Dalla bioingegneria all'integrazione personalizzata
Il futuro della ricerca guarda alla personalizzazione della cura. Dalle tecniche di bioingegneria ci si aspetta di modificare ceppi probiotici attuali in modo da renderli veicoli di molecole utili a raggiungere uno specifico obiettivo. La seconda strada è quella dell'integrazione personalizzata basata sull'esame delle feci dell'ospite, in modo da integrare i soli batteri necessari a riequilibrare una "flora" tipica e specifica.
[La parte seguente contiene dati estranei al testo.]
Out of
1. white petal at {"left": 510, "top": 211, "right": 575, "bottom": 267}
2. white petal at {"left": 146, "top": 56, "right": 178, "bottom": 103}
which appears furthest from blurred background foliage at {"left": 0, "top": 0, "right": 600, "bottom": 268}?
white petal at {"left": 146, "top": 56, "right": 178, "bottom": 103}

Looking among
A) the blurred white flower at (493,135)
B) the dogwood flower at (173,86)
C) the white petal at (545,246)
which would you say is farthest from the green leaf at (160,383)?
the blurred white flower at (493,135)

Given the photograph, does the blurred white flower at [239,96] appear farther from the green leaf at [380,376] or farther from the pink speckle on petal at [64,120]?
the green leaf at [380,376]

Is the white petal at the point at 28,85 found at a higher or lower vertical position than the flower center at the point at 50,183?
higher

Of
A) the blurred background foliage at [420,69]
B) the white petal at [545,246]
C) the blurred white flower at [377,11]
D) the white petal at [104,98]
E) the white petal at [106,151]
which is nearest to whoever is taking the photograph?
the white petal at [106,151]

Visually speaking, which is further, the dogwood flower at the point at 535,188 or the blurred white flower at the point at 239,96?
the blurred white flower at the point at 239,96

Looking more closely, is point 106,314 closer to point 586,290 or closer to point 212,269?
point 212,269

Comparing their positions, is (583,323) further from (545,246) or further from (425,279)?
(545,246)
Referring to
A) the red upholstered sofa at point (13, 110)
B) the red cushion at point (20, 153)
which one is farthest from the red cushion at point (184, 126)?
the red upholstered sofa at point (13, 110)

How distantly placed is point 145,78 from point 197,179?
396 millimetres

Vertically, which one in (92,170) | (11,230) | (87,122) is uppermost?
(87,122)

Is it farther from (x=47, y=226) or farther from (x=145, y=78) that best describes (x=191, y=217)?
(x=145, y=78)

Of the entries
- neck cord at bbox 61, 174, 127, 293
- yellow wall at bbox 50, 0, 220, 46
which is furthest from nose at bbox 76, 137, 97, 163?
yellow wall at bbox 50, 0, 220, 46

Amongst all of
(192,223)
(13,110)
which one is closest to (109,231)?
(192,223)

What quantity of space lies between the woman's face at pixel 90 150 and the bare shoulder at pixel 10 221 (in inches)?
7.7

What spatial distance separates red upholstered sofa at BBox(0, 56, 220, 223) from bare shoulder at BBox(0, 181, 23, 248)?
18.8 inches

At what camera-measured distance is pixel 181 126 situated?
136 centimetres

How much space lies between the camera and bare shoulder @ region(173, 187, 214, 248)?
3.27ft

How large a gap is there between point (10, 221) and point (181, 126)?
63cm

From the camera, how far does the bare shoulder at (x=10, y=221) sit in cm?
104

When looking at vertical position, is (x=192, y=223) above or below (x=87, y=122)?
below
Con le ricerche effettuate sin qui si è anche riusciti a caratterizzare nuove specie probiotiche, sconosciute fino a poco tempo fa e che per il momento per le loro caratteristiche - tra tutte, l'anaerobiosi - sono ancora difficili da commercializzare, dice la Review. Tra queste, l'Akkermansia muciniphila xhe potrebbe avere un effetto nei soggetti obesi, nel diabete e nelle malattie cardiometaboliche. Poi il Faecalibacterium prausnitzii che ha mostrato un forte effetto antinfiammatorio sia in vitro sia in vivo ed è ridotto nei pazienti con malattie infiammatorie croniche intestinali, in particolare nelle fasi di infiammazione attiva. E infine, Eubacterium hallii che potrebbe essere una futura arma per migliorare il controllo glicemico dei pazienti con sindrome metabolica migliorando la sensibilità all'insulina (oggi l'effetto è stato riscontrato nei modelli animali). Servono quindi per i futuri sviluppi dell'integrazione alimentare di probiotici, conoscenze approfondite, che integrino competenze mediche diverse ma che fanno ben sperare in risultati sempre più precisi ed efficaci per la nostra salute - ci si augura a prova di fake news, manipolazioni e deliberate interpretazioni.